I just don’t want to know the consequences of this disease … I really don’t want to know.
Monica in 2007
In 2007 two PUs developed again on Monica's left and right hip that were diagnosed during a routine examination at the rehabilitation centre. While one PU was classified as a stage 2 ulcer, the other one was more seriously classified as a stage 4 ulcer. Subsequently, Monica was admitted to the rehabilitation centre for treatment. Again, there was infection of the bone and a surgical intervention was necessary. After a successful operation, a standard post-operative management intervention was conducted without any further complications.
"A rehabilitative strategy to treat PUs should seek to implement a person-oriented, comprehensive approach..."

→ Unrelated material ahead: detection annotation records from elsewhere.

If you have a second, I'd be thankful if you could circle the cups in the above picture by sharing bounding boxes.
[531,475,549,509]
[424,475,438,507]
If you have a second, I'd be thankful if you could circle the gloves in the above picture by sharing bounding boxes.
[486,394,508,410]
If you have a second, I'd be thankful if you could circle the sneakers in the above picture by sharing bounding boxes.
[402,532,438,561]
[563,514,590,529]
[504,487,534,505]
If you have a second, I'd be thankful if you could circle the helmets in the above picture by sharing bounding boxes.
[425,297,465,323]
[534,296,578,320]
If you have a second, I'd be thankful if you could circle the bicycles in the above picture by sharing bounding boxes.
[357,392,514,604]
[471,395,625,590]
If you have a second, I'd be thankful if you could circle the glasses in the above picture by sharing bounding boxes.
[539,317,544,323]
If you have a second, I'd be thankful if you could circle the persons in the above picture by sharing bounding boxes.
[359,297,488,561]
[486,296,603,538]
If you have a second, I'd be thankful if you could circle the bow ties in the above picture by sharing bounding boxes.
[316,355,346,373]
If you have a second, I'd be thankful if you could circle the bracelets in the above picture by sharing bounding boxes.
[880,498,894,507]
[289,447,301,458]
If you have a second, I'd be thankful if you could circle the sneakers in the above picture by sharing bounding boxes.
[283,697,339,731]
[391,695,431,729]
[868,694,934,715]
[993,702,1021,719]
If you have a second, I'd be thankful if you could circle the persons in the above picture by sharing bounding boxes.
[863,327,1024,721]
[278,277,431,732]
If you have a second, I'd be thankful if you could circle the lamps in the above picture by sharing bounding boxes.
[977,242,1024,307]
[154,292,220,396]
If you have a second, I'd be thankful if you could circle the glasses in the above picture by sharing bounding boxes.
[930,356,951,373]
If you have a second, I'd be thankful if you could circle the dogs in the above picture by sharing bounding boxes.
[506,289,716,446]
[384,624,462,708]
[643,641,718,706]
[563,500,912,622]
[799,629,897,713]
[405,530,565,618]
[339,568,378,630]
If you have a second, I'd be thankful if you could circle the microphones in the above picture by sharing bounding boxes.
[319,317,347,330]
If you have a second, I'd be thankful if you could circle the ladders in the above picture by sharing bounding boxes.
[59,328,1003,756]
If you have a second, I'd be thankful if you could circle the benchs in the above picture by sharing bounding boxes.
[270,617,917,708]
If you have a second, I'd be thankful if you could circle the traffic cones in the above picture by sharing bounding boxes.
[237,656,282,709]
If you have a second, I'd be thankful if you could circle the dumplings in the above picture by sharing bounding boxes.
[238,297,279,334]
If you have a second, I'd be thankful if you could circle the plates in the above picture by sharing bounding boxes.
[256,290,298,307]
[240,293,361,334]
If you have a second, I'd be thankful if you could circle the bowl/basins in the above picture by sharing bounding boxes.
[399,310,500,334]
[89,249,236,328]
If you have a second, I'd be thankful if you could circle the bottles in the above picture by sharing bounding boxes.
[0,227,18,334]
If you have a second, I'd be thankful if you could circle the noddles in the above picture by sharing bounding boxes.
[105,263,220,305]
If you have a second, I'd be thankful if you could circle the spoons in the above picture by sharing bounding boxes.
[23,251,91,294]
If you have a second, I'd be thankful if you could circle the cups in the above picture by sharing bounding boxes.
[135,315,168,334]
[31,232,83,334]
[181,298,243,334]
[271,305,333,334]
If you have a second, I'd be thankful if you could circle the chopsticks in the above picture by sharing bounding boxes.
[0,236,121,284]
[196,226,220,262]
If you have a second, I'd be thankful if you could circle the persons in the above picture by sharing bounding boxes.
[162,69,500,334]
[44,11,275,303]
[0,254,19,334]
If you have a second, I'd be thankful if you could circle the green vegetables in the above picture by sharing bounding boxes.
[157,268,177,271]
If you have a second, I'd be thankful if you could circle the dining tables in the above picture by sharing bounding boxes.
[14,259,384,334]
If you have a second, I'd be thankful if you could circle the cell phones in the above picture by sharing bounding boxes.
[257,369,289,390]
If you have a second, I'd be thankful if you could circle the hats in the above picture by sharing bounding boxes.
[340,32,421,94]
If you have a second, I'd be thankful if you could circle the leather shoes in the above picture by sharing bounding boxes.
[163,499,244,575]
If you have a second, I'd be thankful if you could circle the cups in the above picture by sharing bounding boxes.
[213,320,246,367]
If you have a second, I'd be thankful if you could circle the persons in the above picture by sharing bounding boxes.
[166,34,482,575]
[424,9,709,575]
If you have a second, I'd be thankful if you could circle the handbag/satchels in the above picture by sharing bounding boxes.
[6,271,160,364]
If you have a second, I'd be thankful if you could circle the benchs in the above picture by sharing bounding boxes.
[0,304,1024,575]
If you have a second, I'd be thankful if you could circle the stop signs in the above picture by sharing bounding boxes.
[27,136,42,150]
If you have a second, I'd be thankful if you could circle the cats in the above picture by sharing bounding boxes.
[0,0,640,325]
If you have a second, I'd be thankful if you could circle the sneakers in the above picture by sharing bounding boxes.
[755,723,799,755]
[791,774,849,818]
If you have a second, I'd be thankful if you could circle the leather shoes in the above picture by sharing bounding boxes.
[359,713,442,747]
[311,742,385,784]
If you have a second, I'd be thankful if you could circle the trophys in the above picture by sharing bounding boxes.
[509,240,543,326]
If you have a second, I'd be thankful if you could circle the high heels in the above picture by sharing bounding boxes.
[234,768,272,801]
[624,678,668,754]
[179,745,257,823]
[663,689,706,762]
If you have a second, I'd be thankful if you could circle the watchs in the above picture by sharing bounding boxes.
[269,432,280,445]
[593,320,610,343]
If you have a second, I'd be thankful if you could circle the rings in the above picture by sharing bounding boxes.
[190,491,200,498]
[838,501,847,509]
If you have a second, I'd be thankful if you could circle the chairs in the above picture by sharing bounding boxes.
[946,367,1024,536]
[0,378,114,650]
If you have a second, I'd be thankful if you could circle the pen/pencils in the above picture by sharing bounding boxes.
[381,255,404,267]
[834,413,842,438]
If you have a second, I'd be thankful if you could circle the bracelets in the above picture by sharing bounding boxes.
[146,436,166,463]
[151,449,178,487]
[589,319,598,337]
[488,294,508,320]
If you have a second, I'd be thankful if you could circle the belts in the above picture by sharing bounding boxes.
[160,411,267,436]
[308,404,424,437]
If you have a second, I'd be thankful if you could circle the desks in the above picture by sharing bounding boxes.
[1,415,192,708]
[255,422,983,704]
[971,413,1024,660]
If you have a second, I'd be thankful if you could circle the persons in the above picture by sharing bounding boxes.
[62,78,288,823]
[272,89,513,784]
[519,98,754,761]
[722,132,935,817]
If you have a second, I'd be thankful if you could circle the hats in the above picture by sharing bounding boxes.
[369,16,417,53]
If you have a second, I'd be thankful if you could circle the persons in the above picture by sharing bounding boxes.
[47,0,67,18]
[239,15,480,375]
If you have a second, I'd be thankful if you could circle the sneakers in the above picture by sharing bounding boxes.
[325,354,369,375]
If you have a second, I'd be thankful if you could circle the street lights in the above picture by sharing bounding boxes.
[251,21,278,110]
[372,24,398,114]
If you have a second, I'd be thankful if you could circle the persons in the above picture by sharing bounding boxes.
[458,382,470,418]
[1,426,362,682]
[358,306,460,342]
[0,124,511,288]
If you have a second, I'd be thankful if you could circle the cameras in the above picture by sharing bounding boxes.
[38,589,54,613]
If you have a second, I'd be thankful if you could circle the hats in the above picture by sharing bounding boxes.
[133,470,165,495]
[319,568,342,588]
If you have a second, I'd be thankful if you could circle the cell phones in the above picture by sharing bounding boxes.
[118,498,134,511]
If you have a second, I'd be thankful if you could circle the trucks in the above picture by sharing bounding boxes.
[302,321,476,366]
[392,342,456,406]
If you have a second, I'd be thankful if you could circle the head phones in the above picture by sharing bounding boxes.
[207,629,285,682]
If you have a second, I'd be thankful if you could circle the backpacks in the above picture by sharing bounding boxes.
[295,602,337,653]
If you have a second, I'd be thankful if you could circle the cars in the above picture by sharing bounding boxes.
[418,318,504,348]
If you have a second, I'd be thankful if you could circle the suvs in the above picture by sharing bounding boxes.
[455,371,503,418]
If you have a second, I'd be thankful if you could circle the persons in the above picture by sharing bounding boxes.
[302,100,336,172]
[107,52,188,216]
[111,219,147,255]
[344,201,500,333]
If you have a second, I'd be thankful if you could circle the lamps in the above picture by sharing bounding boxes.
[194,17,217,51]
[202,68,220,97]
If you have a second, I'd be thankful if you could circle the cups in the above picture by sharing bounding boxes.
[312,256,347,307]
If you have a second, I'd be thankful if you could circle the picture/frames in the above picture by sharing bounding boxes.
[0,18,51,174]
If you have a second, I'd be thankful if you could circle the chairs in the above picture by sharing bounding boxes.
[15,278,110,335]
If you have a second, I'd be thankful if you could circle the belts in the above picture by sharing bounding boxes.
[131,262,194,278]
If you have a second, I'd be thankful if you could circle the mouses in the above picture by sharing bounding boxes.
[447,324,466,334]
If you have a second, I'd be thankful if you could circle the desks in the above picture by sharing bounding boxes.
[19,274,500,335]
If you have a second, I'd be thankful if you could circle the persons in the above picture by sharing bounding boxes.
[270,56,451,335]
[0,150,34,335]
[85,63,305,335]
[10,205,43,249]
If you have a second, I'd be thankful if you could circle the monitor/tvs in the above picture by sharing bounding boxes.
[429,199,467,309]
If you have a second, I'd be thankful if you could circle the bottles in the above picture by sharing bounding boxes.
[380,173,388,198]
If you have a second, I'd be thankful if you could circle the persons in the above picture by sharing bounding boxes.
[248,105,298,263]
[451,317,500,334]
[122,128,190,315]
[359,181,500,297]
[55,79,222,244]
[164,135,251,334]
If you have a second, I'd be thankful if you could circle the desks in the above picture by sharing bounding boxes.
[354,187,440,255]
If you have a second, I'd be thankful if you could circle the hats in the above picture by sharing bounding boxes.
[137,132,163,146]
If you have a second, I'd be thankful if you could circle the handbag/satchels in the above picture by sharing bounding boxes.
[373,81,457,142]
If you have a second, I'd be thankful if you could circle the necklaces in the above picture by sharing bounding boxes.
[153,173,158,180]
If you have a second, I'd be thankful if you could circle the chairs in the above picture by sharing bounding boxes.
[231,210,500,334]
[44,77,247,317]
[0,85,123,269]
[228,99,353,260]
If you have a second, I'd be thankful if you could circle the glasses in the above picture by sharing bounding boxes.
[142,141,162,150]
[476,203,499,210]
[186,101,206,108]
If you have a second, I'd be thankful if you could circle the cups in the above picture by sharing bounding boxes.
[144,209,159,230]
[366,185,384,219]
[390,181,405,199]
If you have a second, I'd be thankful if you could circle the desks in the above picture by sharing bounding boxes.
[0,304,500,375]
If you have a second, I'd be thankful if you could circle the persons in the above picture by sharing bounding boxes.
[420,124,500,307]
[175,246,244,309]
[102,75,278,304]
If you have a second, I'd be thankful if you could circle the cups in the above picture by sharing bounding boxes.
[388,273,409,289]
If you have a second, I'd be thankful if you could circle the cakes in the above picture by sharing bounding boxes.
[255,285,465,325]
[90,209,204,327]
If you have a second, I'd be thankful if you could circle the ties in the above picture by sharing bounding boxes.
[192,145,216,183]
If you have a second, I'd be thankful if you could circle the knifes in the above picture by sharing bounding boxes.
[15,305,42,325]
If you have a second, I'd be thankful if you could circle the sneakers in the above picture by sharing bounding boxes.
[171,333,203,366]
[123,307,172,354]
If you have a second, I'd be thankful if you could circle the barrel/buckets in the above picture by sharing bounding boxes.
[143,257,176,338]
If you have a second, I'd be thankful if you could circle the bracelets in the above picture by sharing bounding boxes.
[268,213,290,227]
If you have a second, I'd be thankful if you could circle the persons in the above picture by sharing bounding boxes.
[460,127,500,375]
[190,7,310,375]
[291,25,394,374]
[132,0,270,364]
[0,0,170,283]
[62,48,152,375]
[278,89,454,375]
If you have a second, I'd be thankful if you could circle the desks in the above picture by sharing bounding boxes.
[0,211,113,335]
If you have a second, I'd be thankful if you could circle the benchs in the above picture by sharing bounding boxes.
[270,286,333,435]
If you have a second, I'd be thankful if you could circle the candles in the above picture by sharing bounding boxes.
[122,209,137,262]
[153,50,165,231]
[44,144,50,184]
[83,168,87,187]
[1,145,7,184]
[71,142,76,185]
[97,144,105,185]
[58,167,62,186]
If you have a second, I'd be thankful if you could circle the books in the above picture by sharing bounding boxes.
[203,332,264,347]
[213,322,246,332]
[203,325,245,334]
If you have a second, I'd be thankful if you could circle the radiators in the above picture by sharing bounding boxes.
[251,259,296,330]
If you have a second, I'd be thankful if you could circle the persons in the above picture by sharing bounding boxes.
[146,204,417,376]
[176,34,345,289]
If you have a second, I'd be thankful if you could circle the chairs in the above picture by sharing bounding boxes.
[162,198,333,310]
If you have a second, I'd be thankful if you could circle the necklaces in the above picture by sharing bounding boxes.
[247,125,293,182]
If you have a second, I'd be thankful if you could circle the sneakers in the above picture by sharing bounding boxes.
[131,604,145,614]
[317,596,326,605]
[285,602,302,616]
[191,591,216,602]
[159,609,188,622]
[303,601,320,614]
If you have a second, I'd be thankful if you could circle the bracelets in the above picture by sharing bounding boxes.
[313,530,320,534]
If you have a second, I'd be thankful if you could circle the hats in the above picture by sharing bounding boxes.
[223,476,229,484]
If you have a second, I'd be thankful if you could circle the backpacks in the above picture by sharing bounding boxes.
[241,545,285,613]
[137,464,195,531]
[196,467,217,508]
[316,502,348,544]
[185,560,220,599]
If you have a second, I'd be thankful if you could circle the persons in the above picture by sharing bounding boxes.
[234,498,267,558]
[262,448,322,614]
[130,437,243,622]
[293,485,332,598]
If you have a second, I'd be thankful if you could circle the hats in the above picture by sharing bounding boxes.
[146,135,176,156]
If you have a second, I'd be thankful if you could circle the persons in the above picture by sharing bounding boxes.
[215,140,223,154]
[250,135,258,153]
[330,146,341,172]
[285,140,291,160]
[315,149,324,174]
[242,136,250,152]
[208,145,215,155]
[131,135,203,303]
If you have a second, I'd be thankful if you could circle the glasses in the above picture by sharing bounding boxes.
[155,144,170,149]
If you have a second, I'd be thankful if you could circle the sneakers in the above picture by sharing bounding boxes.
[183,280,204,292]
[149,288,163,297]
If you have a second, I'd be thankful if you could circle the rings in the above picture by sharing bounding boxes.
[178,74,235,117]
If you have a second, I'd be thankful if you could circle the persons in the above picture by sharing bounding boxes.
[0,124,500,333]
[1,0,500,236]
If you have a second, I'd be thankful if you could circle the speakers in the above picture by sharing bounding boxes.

A rehabilitative strategy to treat PUs should seek to implement a person-oriented, comprehensive approach, not only focused on re-gaining functioning that existed prior to the PUs but also on minimizing the risk of recurrent ulcers and complications. Therefore risk factors have to be taken into account. See box 3.
In Monica's case, a number of risk factors clearly played a role in the recurrence of PUs. Four weeks after Monica's surgery, a comprehensive rehabilitation program that incorporated the Rehab-Cycle® was implemented .
"...not only focused on re-gaining functioning that existed prior to the PUs, but also on minimizing the risk of recurrent ulcers and complications."